As a Cloud Machine Learning Engineer, you will play a critical role in ensuring customers have the best experience moving to the Google Cloud Machine Learning (ML) suite of products. You will design and implement machine learning solutions for customer use cases, leveraging core Google products including TensorFlow, DataFlow, and CloudML Engine.
You will work with customers to identify opportunities to apply ML in their business, and will travel to customer sites to deploy solutions and deliver workshops designed to educate and empower customers to realize the full potential of Google Cloud. You will have access to Google’s incredible technology to monitor application performance, debug and troubleshoot product code, and address customer and partner needs.

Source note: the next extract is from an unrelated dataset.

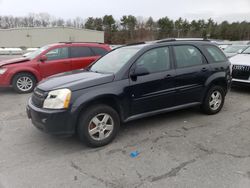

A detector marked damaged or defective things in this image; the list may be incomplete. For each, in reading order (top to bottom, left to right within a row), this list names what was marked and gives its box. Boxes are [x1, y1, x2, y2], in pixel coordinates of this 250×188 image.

crack in pavement [69, 161, 119, 187]
crack in pavement [149, 159, 196, 182]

The Google Cloud Platform team helps customers transform and evolve their business through the use of Google’s global network, web-scale data centers and software infrastructure. As part of an entrepreneurial team in this rapidly growing business, you will help shape the future of businesses of all sizes use technology to connect with customers, employees and partners.

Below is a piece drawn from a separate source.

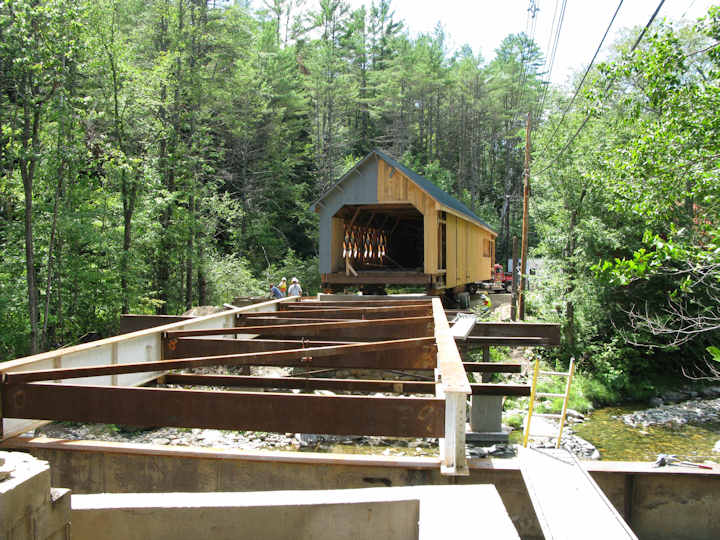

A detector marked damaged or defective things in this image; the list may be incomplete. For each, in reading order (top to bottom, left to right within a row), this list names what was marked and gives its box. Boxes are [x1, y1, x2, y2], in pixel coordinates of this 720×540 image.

rusted steel girder [164, 316, 434, 342]
rusted steel girder [5, 338, 438, 384]
rusted steel girder [163, 374, 434, 394]
rusted steel girder [2, 382, 444, 436]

- Act as a trusted technical advisor to customers and solve complex Machine Learning challenges.
- Create and deliver best practices recommendations, tutorials, blog articles, sample code, and technical presentations adapting to different levels of key business and technical stakeholders.
- Travel up to 30% of the time.
- Communicate effectively via video conferencing for meetings, technical reviews and onsite delivery activities.

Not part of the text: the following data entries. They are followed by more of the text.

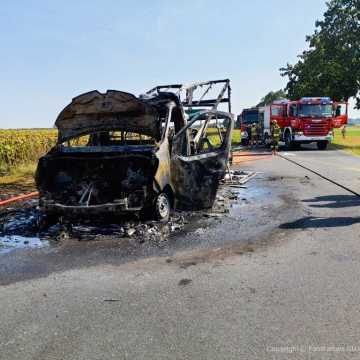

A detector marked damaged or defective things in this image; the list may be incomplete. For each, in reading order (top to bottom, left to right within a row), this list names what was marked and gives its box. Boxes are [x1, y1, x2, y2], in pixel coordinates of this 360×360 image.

burnt engine compartment [35, 150, 158, 210]
burnt vehicle roof [54, 89, 181, 143]
burnt car frame [35, 79, 233, 221]
charred vehicle body [35, 80, 233, 221]
burned-out van [36, 80, 233, 221]
burnt wheel [154, 194, 171, 222]
burnt side door frame [171, 110, 233, 211]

- BA/BS degree in Computer Science, Mathematics or related technical field, or equivalent practical experience.
- Experience building machine learning solutions.
- Experience writing software in one or more languages such as Python, Scala, R and/or similar. Experience working with data structures, algorithms and software design.
- Experience working with technical customers.
- Experience working with recommendation engines, data pipelines and/or distributed machine learning.
- Experience with deep learning frameworks (such as l, Torch, Caffe, Theano, etc).
- Experience in technical consulting.
- Knowledge of data warehousing concepts, including data warehouse technical architectures, infrastructure components, ETL/ELT and reporting/analytic tools and environments (such as Apache Beam, Hadoop, Spark, Pig, Hive, MapReduce, Flume).